Begin Data shown
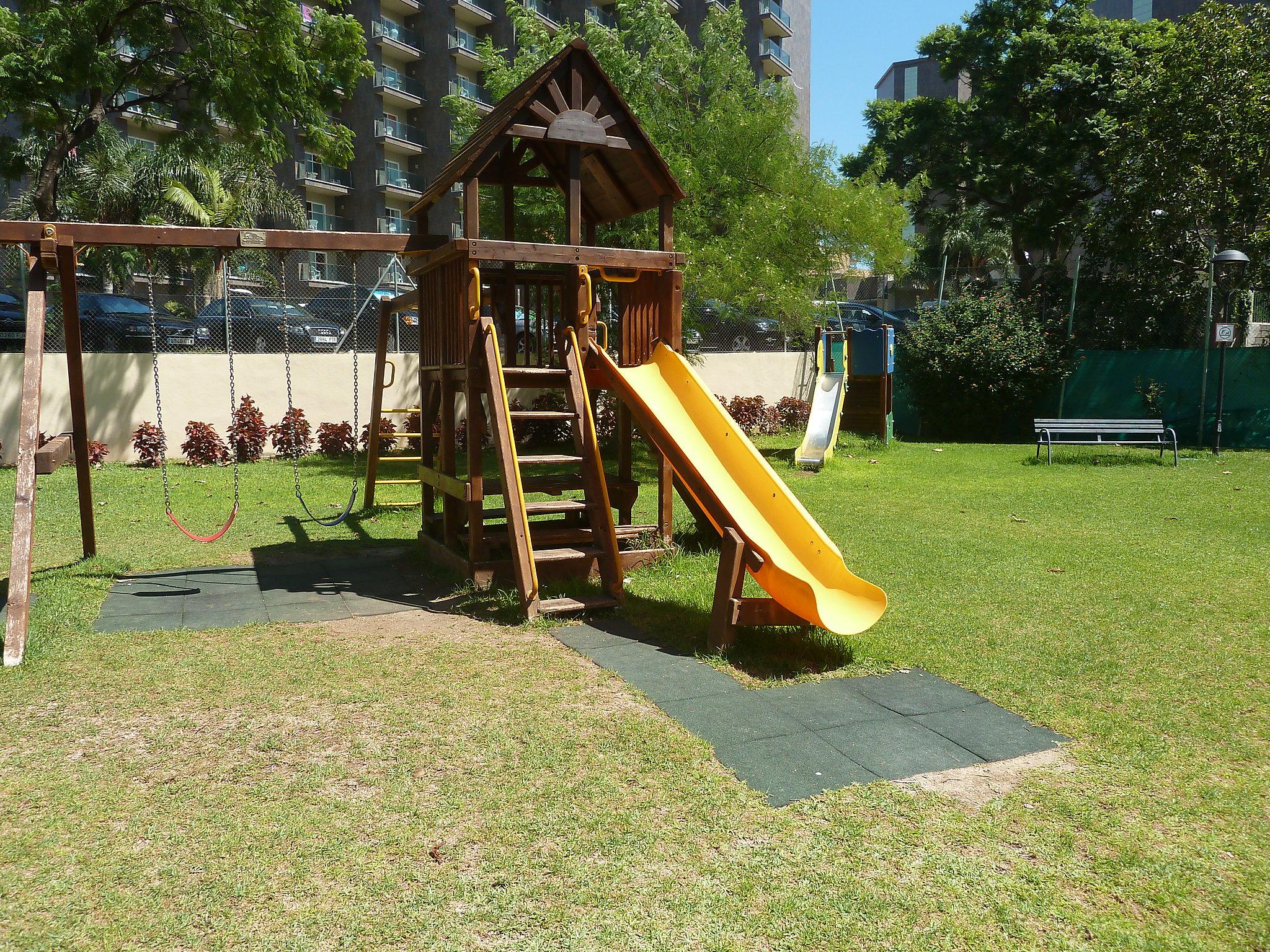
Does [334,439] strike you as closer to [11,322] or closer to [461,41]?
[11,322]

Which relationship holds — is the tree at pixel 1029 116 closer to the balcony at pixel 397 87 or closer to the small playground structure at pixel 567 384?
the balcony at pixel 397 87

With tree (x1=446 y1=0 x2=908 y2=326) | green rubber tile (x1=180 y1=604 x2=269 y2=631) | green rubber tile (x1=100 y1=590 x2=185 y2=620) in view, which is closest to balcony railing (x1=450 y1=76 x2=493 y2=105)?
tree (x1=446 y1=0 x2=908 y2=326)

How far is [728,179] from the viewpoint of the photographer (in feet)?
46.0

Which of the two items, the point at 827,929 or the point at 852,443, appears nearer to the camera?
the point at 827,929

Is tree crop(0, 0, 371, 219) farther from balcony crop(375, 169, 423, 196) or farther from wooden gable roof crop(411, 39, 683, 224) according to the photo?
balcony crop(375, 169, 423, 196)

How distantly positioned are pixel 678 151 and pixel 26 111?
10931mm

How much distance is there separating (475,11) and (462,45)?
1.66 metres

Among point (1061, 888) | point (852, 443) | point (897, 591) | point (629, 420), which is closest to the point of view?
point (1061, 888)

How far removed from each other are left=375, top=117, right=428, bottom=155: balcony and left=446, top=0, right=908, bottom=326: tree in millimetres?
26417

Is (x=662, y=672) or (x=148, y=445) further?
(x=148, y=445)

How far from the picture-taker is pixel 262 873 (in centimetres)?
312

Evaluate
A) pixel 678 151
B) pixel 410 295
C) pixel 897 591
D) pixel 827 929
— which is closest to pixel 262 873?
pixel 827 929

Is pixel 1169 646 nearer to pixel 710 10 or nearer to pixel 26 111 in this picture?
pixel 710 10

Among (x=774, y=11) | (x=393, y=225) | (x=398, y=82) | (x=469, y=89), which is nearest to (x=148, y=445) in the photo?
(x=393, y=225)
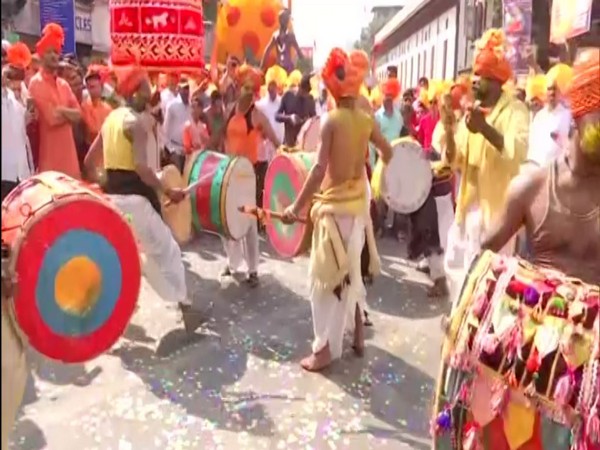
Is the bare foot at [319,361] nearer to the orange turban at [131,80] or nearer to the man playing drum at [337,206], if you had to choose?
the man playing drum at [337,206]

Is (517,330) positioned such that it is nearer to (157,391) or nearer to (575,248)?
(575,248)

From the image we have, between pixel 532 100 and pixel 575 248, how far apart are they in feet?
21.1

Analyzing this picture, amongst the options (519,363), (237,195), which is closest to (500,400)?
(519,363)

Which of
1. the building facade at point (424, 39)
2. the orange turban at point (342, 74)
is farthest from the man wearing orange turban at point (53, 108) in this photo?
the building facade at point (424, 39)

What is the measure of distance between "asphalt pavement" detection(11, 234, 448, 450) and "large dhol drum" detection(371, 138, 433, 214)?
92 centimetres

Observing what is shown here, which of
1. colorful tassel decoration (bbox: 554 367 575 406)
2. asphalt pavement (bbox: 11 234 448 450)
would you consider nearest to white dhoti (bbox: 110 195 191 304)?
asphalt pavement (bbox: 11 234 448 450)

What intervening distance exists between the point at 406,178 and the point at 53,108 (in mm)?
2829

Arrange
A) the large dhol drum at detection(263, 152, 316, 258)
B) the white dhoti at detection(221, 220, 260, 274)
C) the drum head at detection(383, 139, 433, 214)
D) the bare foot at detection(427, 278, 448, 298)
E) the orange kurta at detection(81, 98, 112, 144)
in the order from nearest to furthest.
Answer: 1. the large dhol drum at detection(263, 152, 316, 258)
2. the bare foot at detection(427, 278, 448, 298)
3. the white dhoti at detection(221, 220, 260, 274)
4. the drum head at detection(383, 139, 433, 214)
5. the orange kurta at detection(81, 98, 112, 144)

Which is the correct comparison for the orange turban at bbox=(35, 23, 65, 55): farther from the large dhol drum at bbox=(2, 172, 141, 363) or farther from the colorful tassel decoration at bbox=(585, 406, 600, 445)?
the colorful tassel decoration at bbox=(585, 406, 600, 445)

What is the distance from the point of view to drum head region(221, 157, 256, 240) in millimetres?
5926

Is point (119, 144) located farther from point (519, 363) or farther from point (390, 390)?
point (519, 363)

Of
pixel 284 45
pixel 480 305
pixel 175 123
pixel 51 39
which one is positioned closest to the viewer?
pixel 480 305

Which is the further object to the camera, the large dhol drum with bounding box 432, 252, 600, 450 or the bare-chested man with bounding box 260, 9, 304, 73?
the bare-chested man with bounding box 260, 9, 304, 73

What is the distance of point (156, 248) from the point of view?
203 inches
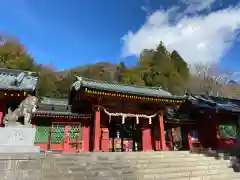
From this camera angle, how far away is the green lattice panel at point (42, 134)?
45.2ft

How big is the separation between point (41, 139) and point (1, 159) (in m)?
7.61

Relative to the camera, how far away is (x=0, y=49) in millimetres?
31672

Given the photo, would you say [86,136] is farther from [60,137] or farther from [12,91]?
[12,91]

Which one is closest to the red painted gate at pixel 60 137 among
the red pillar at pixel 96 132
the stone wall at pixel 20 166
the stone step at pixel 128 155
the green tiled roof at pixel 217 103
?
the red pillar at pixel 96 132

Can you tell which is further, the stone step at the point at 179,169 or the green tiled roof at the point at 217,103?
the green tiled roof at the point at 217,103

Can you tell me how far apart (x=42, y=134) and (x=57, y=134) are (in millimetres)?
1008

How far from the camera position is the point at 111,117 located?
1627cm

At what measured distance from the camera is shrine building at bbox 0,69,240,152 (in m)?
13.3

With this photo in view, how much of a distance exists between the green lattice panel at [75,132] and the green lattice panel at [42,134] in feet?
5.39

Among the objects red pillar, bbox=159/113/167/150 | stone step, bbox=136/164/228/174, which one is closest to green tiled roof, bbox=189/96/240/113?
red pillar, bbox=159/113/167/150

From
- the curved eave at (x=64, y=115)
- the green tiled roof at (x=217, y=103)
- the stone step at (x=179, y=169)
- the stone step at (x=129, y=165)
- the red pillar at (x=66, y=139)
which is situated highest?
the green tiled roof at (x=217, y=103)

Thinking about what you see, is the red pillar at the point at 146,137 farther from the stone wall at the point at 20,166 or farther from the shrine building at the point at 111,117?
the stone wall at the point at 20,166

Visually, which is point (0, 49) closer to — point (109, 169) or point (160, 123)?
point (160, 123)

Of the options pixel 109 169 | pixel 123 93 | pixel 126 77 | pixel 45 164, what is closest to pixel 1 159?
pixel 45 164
End Data shown
Begin Data shown
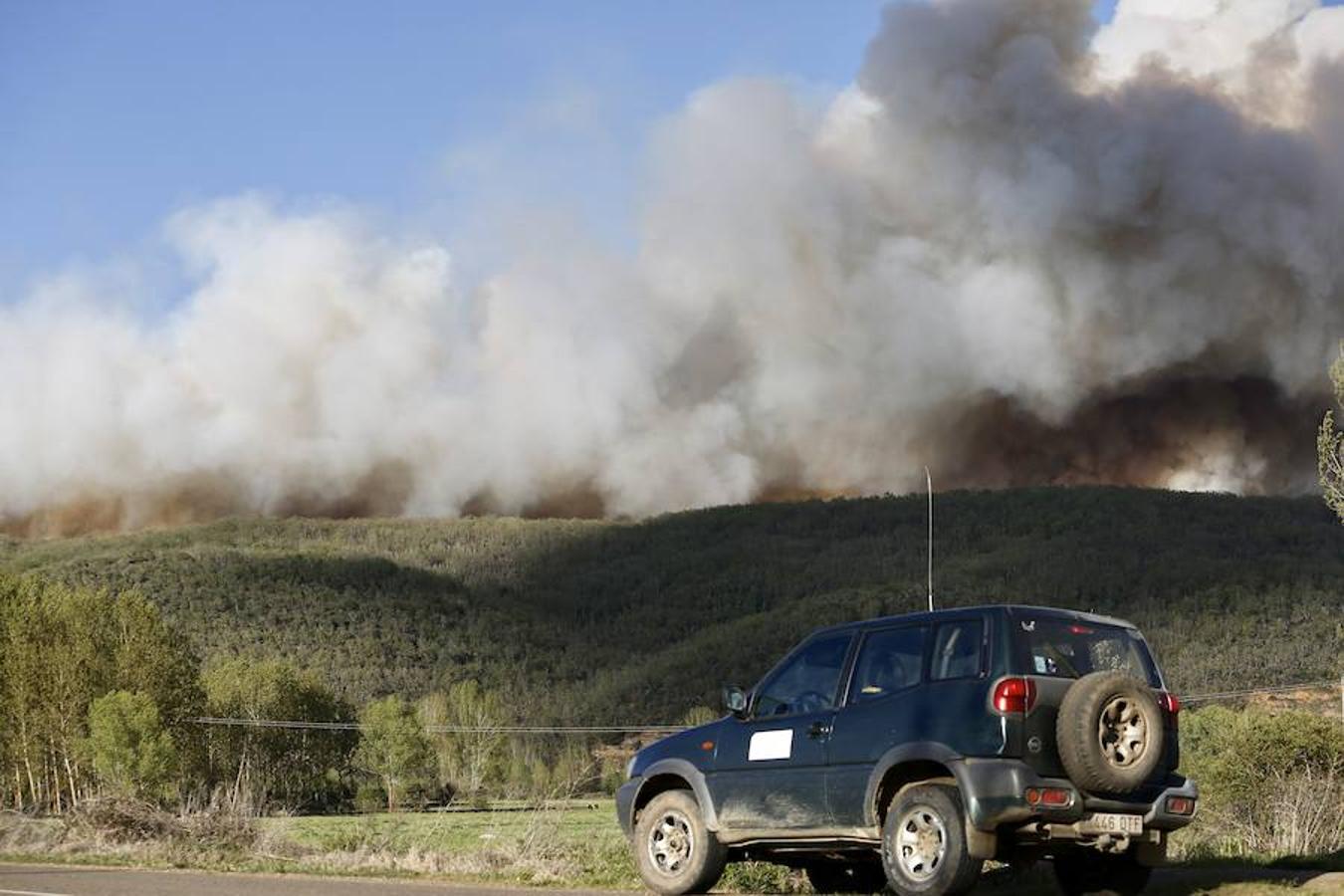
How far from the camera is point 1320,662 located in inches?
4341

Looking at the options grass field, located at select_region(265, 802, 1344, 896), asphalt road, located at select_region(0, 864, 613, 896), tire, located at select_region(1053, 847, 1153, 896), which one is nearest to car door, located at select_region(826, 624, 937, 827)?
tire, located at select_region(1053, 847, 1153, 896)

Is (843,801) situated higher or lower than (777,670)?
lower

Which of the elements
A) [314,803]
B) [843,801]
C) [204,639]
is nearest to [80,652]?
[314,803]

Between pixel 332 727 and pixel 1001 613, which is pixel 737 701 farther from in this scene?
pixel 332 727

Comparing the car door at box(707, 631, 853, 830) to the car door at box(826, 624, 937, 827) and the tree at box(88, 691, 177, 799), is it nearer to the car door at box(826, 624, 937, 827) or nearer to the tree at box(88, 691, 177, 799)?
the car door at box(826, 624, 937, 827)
End Data shown
| Your objective |
Display each line in the records above that contains the string "panel". A line counts only if the match agrees in case.

| Worked answer |
From this camera angle, how far away is the green lattice panel at point (42, 134)?
With this photo in view, how much of a distance exists between the green lattice panel at [75,132] and the green lattice panel at [42,134] in feet?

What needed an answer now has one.